In the wake of this, various people of a Bufton Tuftonish tendency spoke of their disgust that an Englishman wouldn’t walk in such a situation, owning up to having hit the ball and saving the umpire the possibility of an embarrassing mistake. The mythical spirit of cricket was usually invoked (ask W.G.Grace about that), and some went so far as to say that they hoped Australia would win the match, or even the series, rather than such behaviour being allowed to prosper.
The irony of this last wish is particularly amusing. In fact, Australia’s captain, Michael Clarke, was guilty of a virtually identical misdemeanour (if misdemeanour it was) in the previous Ashes series in 2010/11, when batting to save the match in Adelaide. He also attempted to have his dismissal yesterday reviewed, when it was clear that he hit it. And most ironic of all, the very last act of the entire match involved a video review of a thin nick by Brad Haddin, an Australian batsman who didn’t walk.
“But they do it too” isn’t a strong ethical defence in general (although it’s a good reason not to switch your allegiance based on an incident like this), but in the case of sport, it’s possibly a rather better argument, as ethics are determined by a combination of the rules, culture and other players. I once had a teacher who complained that all footballers are cheats because whenever the ball goes out of play from a challenge, both players invariably appeal for the throw-in. From a narrow perspective, he had a point, but no footballer would agree with his assessment – that’s just how the game’s played, an unspoken addendum to the laws of the game. No one feels cheated – no harm, no foul.
Cricketers are also more or less united these days in their acceptance that a batsman has the right to stand his ground. Sometimes you’ll be given out lbw even though you know you hit it, runs the argument, so why should you incriminate yourself when there’s a chance to even up the scores a little? What caused such consternation over Broad’s non-dismissal, unlike Clarke and Haddin, was that he got away with it. But the reason why he got away with it is, I believe, key to the shift away from the fabled spirit of cricket.
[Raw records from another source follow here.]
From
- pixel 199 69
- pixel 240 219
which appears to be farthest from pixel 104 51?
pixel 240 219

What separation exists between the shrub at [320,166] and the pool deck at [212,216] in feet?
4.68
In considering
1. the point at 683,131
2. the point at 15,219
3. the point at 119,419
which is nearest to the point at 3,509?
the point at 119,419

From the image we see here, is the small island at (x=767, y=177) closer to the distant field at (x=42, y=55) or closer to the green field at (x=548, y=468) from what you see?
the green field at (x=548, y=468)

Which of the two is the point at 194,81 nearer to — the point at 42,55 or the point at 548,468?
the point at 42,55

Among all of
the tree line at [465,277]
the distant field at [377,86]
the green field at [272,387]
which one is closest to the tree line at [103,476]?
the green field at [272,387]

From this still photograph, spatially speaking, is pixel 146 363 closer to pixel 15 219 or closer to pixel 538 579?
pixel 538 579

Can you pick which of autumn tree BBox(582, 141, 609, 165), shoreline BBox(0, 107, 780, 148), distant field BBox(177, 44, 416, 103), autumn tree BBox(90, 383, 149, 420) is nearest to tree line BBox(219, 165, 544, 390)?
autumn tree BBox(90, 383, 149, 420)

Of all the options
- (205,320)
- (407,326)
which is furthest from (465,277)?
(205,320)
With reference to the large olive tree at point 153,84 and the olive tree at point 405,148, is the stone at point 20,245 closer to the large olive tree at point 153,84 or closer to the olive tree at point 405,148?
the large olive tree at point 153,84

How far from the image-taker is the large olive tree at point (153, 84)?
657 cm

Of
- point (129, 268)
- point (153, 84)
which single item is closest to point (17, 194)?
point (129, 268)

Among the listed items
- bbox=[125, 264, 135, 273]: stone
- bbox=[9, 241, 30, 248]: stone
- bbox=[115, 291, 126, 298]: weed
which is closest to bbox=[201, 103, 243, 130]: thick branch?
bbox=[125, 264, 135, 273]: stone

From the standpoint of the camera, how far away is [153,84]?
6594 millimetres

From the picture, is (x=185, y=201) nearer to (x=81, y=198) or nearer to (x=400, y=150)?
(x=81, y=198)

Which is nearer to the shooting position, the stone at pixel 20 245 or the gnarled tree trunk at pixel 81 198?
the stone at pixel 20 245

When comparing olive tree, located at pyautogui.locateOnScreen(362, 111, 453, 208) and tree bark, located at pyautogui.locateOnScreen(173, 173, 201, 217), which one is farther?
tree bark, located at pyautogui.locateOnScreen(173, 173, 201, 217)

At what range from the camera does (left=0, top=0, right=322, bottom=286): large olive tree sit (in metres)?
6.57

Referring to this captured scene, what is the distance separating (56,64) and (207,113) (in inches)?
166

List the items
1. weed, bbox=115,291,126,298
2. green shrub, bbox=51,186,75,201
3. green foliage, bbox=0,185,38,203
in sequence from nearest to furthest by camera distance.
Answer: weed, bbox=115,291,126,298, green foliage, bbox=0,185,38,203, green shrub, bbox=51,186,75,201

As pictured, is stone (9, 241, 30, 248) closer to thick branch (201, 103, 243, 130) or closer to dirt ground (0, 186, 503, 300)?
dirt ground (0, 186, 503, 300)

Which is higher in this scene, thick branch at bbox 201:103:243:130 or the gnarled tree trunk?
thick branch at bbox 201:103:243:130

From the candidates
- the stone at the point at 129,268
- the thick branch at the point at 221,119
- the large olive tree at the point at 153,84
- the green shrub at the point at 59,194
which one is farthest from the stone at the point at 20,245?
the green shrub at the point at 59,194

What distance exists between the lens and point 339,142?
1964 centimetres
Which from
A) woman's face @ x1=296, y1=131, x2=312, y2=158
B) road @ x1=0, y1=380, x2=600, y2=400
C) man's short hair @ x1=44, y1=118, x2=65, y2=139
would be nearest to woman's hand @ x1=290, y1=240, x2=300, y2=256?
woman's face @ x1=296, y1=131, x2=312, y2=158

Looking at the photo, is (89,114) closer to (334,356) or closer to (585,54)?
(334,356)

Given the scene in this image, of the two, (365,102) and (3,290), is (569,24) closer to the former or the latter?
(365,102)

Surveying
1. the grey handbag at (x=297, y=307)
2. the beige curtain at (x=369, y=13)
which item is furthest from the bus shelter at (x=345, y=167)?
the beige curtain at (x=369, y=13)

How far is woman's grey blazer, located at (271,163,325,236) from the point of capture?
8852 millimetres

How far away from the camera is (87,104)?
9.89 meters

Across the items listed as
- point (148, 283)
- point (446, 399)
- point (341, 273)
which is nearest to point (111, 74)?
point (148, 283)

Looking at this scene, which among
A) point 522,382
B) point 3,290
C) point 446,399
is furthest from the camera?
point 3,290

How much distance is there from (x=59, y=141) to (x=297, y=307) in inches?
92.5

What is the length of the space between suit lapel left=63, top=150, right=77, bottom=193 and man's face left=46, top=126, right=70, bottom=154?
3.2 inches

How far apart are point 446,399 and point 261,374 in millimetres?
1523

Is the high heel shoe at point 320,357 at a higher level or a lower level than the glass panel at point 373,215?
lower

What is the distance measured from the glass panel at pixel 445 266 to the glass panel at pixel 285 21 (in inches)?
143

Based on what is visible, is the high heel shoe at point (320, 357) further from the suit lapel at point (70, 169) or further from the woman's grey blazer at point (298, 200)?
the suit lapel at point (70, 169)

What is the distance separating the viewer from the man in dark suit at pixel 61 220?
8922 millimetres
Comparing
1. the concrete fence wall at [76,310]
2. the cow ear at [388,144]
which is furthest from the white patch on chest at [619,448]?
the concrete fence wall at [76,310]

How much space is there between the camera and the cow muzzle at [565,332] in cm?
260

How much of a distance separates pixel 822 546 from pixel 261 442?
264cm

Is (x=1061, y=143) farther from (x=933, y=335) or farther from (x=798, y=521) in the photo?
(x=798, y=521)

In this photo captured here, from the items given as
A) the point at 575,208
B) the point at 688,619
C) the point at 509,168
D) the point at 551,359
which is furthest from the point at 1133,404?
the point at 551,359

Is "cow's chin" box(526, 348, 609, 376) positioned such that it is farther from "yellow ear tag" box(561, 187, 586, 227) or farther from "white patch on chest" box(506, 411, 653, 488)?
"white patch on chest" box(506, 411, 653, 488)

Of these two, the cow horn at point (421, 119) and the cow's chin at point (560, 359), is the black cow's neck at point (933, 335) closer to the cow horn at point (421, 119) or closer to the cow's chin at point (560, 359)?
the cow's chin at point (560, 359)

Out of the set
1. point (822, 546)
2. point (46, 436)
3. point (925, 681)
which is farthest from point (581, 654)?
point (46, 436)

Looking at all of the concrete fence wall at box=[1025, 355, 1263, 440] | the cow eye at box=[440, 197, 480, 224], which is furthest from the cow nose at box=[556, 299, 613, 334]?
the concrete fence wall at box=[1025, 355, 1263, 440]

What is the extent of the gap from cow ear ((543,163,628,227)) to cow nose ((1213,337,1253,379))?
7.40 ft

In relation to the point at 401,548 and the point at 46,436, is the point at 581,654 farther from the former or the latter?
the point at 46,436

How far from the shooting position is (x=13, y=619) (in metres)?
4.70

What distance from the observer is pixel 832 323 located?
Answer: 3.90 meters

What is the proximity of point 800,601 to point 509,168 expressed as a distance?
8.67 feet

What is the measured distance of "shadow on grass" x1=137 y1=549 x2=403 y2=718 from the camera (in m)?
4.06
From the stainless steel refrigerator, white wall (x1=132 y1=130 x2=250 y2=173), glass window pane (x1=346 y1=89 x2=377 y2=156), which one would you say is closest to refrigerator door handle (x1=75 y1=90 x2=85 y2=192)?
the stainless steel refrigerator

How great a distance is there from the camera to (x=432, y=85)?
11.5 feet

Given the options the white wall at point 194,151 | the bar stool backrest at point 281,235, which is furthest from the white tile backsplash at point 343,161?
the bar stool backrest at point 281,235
In an attempt to prevent matches being decided by poor decisions, Test teams are currently permitted to review an umpire’s decision twice in each innings, only losing their reviews if the umpire’s decision is upheld. When this was introduced, there were dire warnings that umpires would lose respect or be undermined. I believed then (and I still do) that these fears were largely unfounded scaremongering, but I nevertheless think this change has had a subtle influence in shifting the ethics of the game.
When Clarke didn’t walk in Adelaide, England used a review to reveal the inside edge, and he was eventually sent on his way. But when Broad nicked the ball, Australia had already used up their reviews on hopeful but incorrect challenges of the umpire’s decision. In a sense, they were the architects of their own downfall. And with teams now entitled to review decisions, the argument becomes all the stronger that batsmen shouldn’t walk.
If he was clearly out, the fielding side should review the decision. If they can’t, they shouldn’t have been so cavalier with their earlier reviews. To always walk would be to free the opposition from the consequences of their actions; not walking has become part of the game. Test batsmen generally wait to be sent on their way because they know the opposition have the opportunity to correct any incorrect decisions.
I have a theory that the more independent arbitration there is in sport, the less “sporting” players’ behaviour will become. We’ve all known people who spoil friendly games by bending the rules, and we generally try to avoid playing with them because it spoils it for everyone. In the absence of a referee, a game only works with a level of honesty and fair play on both sides. But once there are independent judges, such an approach is unnecessary as well as against your own interests. It’s also very tempting to say it’s their job to get it right.
While it would be unthinkable to conduct professional sporting events without someone on hand to rule in the event of a disagreement, the evidence suggests that social connection increases trust and cooperation. This implies that independent arbitration may actually breed unsporting behaviour, rather than controlling it, due to the increased distance between the sides. That doesn’t say whether Broad should have walked, but it’s an intriguing thought.